An average tensile strength of 55 kg / mm ^: and an average Young's modulus of 4200 kg / mm for an average diameter of 30 μ were measured.

These values are mean values from seven measurements on different threads. The overall yield of the including filtration, devolatilization, spinning, oxidation and char Operations was 65%.

Example 2

The working conditions were identical to those in Example 1, except that the polyethylene was replaced by polybicyclo [2.2.1] -hepten-2 replaced (F. W. Michelotti and W. P. Keaveney, J. Polymer Sci., A, 3, | 1965], 895).

A tensile strength of 150 kg / mm and a Young's modulus of 11,960 kg / mm ² for a diameter of 30 μ were measured for the carbon fibers produced in this way.

The overall yield from the operations mentioned in Example 1 was 66%.

Example 3

The working conditions were identical to those in Example 1, only the polyethylene was replaced by polystyrene replaced.

The carbon fibers thus produced had a tensile strength of 60 kg / mnv and a Young's modulus of 4600 kg / mm ² for a diameter of 30 μ.

The overall yield from the operations described in Example 1 was 64%.

Example 4

The working conditions were identical to those in Example 1, but here the tar pitch did not contain any Additive.

The carbon fibers thus produced had a tensile strength of 24 kg / mm ^: and a Young's modulus of 3300 kg / mm "for a diameter of 30 μm.

The overall yield from the operations carried out as described in Example 1 was 61%.

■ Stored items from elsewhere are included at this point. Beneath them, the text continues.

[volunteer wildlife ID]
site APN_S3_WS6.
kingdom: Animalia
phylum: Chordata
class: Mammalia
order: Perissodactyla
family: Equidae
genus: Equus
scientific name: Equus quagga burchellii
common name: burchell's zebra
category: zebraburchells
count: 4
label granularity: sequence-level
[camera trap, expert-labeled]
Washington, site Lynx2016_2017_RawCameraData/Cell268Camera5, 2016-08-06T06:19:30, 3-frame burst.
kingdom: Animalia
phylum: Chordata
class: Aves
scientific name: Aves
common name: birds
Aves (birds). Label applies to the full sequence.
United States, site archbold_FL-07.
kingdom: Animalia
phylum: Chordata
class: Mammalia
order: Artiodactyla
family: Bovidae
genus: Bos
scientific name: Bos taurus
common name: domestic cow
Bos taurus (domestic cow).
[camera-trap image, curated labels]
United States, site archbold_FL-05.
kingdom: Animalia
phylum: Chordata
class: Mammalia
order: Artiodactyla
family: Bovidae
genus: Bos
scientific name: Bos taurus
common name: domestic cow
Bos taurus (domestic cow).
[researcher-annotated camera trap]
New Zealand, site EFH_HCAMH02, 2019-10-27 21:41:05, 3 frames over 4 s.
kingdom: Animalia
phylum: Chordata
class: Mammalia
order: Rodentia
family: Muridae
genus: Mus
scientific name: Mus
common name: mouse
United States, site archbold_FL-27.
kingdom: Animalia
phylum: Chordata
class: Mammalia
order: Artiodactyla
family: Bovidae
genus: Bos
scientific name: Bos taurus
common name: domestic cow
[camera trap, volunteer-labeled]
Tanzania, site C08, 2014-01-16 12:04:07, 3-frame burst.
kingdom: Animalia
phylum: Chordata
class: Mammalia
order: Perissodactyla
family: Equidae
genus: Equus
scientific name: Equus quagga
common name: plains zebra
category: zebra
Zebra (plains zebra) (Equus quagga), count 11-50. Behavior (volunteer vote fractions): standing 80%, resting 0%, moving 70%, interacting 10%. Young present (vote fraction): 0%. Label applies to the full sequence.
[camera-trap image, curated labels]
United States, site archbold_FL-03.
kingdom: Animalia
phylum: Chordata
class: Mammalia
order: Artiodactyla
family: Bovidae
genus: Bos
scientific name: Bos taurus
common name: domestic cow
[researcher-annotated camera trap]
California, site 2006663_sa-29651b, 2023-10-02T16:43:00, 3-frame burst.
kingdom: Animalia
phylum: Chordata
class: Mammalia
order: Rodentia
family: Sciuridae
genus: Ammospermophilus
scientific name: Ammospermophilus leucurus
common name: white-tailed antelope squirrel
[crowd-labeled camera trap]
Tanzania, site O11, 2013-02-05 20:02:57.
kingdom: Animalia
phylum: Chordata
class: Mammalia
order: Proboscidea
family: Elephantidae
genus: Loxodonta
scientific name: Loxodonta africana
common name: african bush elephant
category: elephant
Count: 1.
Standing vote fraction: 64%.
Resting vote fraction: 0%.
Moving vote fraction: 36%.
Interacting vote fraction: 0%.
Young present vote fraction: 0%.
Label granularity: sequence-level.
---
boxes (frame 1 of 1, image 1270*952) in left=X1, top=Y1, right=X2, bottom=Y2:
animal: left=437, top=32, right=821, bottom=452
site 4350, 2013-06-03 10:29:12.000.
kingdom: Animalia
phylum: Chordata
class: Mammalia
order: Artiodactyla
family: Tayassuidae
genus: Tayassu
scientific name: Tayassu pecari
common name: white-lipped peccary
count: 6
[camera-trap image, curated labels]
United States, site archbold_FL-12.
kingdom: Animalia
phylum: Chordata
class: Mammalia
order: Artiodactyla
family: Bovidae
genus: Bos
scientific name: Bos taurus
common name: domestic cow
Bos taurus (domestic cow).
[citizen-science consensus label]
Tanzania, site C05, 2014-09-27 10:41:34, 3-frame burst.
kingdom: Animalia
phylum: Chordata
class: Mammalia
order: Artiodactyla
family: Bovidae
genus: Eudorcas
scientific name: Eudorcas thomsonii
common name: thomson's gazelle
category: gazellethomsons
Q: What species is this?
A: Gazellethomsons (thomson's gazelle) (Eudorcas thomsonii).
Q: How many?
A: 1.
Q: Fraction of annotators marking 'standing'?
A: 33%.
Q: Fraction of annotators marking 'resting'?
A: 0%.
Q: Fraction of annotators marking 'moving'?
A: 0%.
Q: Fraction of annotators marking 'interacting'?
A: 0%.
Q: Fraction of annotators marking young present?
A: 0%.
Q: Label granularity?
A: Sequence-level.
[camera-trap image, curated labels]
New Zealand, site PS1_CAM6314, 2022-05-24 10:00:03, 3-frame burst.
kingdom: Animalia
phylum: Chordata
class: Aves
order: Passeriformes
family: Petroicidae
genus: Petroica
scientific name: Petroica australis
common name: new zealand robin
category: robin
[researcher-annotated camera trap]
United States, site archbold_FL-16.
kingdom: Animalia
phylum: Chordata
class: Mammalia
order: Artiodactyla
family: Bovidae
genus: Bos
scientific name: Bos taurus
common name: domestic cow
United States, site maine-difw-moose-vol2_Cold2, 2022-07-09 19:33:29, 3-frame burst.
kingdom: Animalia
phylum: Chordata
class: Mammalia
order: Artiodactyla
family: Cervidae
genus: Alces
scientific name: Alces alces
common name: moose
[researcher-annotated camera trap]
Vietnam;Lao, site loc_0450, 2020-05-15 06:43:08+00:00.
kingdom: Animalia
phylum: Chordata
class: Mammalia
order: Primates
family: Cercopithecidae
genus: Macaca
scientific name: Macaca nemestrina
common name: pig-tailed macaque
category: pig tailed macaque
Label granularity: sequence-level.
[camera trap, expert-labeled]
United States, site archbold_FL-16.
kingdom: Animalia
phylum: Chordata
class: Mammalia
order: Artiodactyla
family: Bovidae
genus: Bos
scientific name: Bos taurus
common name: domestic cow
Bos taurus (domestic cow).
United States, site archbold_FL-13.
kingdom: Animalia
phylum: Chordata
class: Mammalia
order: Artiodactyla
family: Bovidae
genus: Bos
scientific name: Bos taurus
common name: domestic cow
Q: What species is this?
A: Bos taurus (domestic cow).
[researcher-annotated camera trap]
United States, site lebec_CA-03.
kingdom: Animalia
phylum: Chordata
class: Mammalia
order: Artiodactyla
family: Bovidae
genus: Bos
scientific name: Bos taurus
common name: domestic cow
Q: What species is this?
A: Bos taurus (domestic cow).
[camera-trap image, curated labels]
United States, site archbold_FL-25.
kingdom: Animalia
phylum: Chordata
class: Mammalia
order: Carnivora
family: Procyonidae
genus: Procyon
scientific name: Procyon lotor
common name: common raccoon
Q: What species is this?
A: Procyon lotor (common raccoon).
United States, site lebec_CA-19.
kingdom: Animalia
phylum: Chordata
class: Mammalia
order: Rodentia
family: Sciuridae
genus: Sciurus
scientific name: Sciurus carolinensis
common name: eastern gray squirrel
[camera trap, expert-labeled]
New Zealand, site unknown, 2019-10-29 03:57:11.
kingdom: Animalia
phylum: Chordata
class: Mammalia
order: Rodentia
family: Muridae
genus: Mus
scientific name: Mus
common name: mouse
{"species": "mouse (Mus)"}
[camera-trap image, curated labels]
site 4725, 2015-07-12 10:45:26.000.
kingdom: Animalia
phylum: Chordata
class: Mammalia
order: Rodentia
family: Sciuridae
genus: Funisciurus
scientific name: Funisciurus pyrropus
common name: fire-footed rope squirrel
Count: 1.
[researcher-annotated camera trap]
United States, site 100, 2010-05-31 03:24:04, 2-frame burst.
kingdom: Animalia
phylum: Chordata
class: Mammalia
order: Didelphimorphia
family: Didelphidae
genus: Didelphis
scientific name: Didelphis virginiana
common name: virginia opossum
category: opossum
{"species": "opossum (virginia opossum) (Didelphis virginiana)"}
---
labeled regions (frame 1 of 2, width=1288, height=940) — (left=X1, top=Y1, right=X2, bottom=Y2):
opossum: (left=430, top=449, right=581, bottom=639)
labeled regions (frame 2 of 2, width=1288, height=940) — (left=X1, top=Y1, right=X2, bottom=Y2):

The comparison of the above properties with those of the invention, as in Examples 1 to 3 obtained fibers shows clear advantages of the invention.

Claims (3)

Patent claims: 1. Process for the production of carbon fibers from a strongly aromatic distillation residue, such as Steink-ihlenteerpech, whereby one subjecting the distillation residue to thermal treatment at a moderate temperature, then the product treated in this way is spun and the threads obtained are oxidized and then one Subjecting to charring, characterized in that a hydrocarbon polymer is added to the starting material before or during the thermal treatment phase preceding the spinning clogs. 2. The method according to claim 1, characterized in that the hydrocarbon polymers are Polyethylene, polypropylene, polystyrene, polybicyclo [2.2.1] hepten-2 or a natural one or artificial rubber is used. 3. The method according to claim 1 or 2, characterized in that the thermal treatment, which precedes the spinning, before the occurrence of the anisotropic phase or at the beginning the occurrence of the anisotropic phase stops.